Task instructions
Could you repeat the data word for word while skipping the pictures?
═════ Information shown ═════
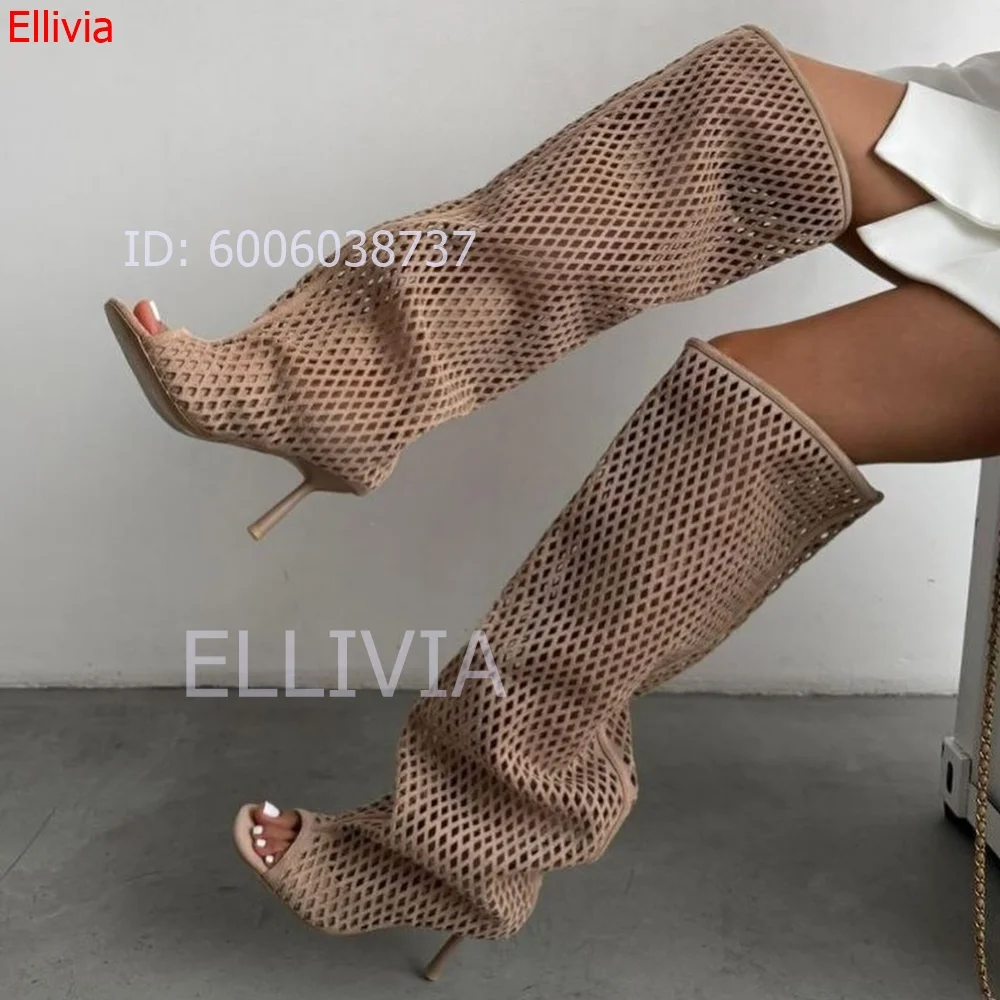 Women Fishnet Mesh Over The Knee High Heel Boots Peep Toe Thin Stiletto Heel Hollow Out Breathable Thigh High Sandal Boots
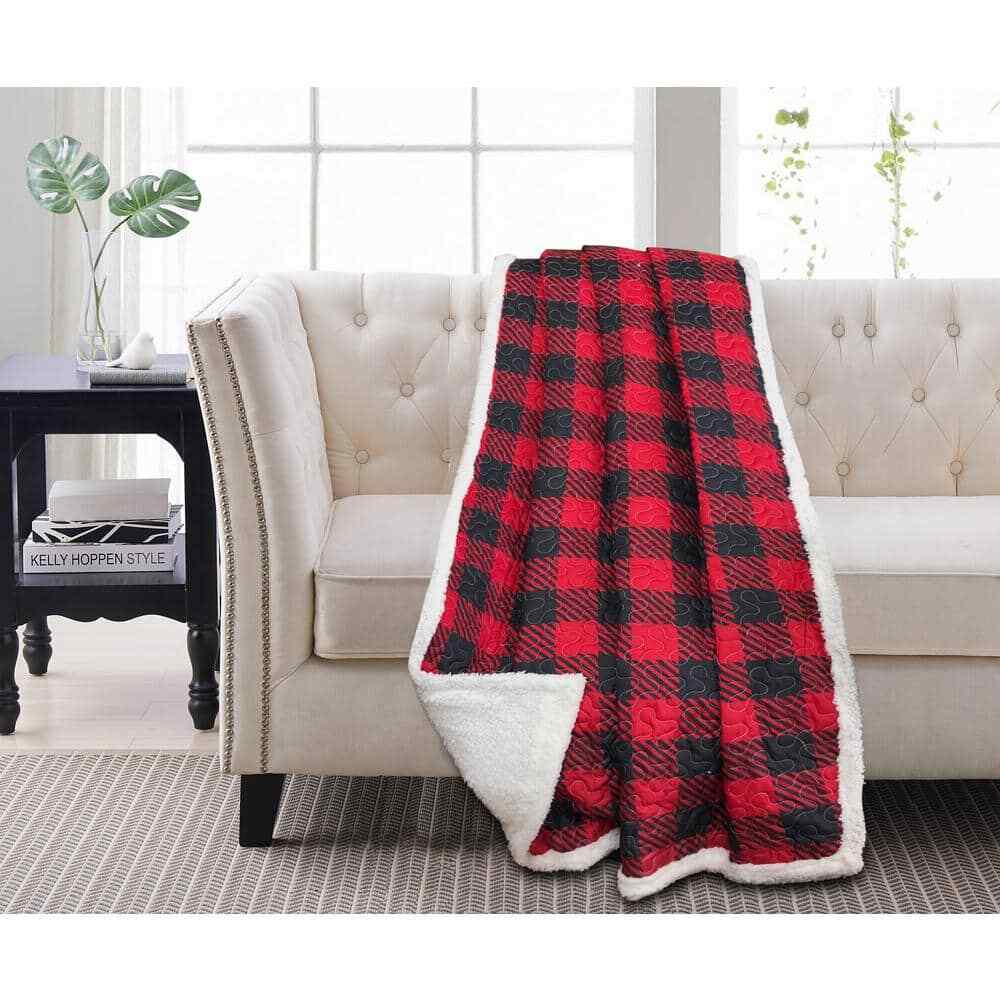 Red Black Plaid Sherpa Throw Blanket 50 x 60 inches
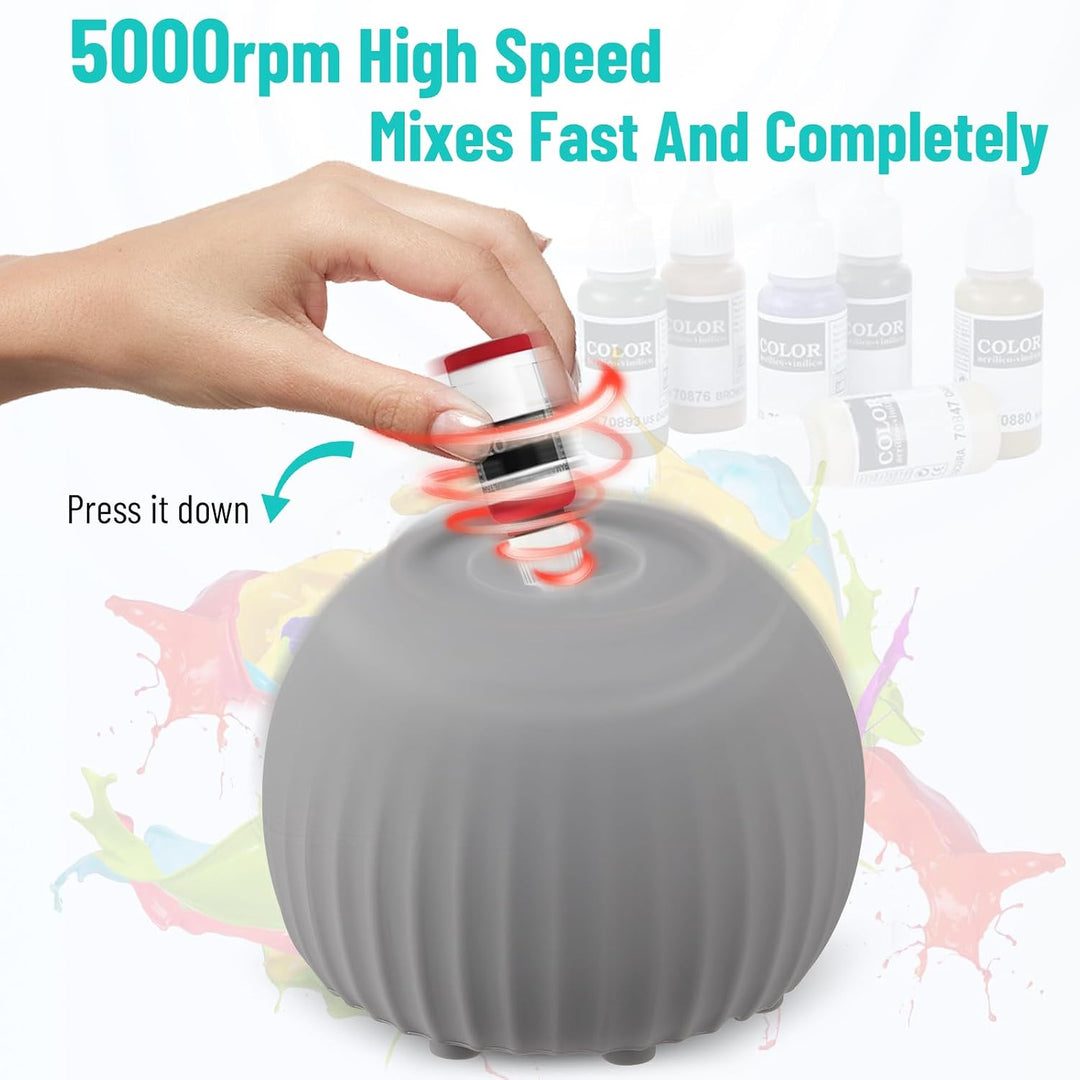 Mini Vortex Mixer 5000 U/min, Paint Shaker mit Touch-Modus Grau | with100 Mischkugeln, geeignet für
═════
Task output
 Women Fishnet Mesh Over The Knee High Heel Boots Peep Toe Thin Stiletto Heel Hollow Out Breathable Thigh High Sandal Boots
 Red Black Plaid Sherpa Throw Blanket 50 x 60 inches
 Mini Vortex Mixer 5000 U/min, Paint Shaker mit Touch-Modus Grau | with100 Mischkugeln, geeignet für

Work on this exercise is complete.